- Education: M.B.A. MPhil B.A.
- Alma mater: Stanford Graduate School of Business Oxford University Harvard College
- Occupations: Golub Capital (President) Golub Capital BDC (CEO)
- Board member of: The Michael J. Fox Foundation
- Relatives: Lawrence Golub (brother)
- Website: David B. Golub - LinkedIn

= David B. Golub =

American businessman

David B. Golub is an American businessman. He is the CEO of publicly traded Golub Capital BDC, and president of its parent company Golub Capital. Golub is the chairman and director of The Michael J. Fox Foundation.

==Early life and education==

Golub attended Harvard College, where he earned a Bachelor of Arts, magna cum laude. He received an MPhil in International Relations from Oxford University, where he was a Marshall Scholar, and an MBA from Stanford Graduate School of Business, where he was named an Arjay Miller Scholar.

==Career==

Golub is the president of Golub Capital and the CEO of Golub Capital BDC, Inc. which trades publicly on NASDAQ. He joined Golub Capital in 2003 where he works alongside his brother, Lawrence Golub.

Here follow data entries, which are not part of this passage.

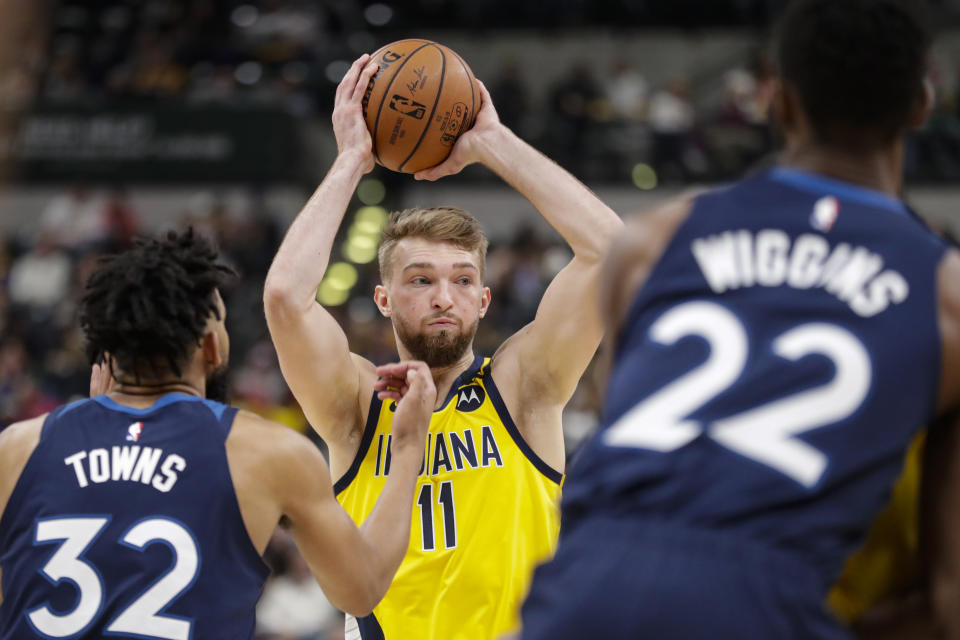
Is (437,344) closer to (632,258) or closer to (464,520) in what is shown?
(464,520)

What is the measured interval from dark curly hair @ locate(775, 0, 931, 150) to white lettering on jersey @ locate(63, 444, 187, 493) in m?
1.69

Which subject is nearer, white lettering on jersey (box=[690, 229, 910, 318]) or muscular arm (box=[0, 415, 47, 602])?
white lettering on jersey (box=[690, 229, 910, 318])

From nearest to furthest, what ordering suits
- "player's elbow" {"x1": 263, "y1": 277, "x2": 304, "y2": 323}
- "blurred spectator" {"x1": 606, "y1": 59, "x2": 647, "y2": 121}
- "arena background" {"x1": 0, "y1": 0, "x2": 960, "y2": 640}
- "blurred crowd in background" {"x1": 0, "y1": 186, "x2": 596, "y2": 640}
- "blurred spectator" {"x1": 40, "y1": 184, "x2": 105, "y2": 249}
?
"player's elbow" {"x1": 263, "y1": 277, "x2": 304, "y2": 323}
"blurred crowd in background" {"x1": 0, "y1": 186, "x2": 596, "y2": 640}
"arena background" {"x1": 0, "y1": 0, "x2": 960, "y2": 640}
"blurred spectator" {"x1": 40, "y1": 184, "x2": 105, "y2": 249}
"blurred spectator" {"x1": 606, "y1": 59, "x2": 647, "y2": 121}

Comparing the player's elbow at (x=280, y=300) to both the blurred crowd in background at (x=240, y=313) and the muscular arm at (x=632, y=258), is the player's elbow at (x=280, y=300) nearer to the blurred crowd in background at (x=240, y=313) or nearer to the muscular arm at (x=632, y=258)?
the muscular arm at (x=632, y=258)

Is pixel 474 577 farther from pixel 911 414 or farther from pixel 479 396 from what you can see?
pixel 911 414

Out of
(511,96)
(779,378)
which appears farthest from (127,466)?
(511,96)

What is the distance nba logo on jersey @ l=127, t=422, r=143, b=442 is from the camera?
2.89 metres

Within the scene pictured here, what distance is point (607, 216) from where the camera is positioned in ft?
12.7

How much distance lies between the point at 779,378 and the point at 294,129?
14904 millimetres

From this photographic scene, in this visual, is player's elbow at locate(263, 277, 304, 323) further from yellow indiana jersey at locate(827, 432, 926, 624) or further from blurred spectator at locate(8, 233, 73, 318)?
blurred spectator at locate(8, 233, 73, 318)

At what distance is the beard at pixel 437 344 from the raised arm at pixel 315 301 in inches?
8.2

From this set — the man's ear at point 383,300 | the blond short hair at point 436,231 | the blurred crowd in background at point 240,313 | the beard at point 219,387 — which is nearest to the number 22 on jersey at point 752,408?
the beard at point 219,387

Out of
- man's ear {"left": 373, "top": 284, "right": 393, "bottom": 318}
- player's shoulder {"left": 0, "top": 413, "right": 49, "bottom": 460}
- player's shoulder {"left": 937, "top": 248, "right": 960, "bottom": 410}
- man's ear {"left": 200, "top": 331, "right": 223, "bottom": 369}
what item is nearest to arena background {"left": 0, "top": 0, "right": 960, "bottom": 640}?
man's ear {"left": 373, "top": 284, "right": 393, "bottom": 318}

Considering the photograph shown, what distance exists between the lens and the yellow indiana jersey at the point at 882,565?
7.90 ft
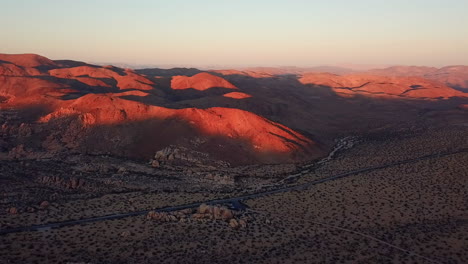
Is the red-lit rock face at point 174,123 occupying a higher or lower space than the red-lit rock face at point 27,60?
lower

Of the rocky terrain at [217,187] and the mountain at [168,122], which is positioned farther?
the mountain at [168,122]

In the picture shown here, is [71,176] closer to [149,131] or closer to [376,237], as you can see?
[149,131]

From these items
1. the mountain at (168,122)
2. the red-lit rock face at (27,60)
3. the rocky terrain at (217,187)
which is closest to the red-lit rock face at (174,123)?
the mountain at (168,122)

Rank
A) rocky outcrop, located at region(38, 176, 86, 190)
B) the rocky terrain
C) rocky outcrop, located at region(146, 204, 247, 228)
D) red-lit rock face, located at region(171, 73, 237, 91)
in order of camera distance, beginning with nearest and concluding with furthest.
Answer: the rocky terrain < rocky outcrop, located at region(146, 204, 247, 228) < rocky outcrop, located at region(38, 176, 86, 190) < red-lit rock face, located at region(171, 73, 237, 91)

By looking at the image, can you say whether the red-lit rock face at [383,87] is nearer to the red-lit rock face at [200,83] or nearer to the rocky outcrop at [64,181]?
the red-lit rock face at [200,83]

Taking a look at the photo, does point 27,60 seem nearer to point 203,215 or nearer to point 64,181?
point 64,181

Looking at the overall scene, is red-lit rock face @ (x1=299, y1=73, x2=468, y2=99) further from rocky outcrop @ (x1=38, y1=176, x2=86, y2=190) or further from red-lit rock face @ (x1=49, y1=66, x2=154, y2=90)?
rocky outcrop @ (x1=38, y1=176, x2=86, y2=190)

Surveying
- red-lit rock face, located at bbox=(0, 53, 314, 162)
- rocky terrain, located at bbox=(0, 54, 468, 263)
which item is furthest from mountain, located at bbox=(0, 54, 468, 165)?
rocky terrain, located at bbox=(0, 54, 468, 263)

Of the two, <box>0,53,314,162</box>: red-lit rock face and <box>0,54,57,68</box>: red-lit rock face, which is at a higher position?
<box>0,54,57,68</box>: red-lit rock face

Prior to his career at Golub Capital, Golub was the Managing Director of Centre Partners, a middle market private equity firm. He also worked for Corporate Partners, a $1.5 billion private equity firm that specialized in taking large positions in publicly traded companies.

Golub has been on boards of both public and private companies, including being the first chairman and a long-standing director of The Michael J. Fox Foundation. He is on the board of directors for Burton Snowboards and previously was on the boards of the Loan Syndications and Trading Association, Hudson Guild and the World Policy Institute.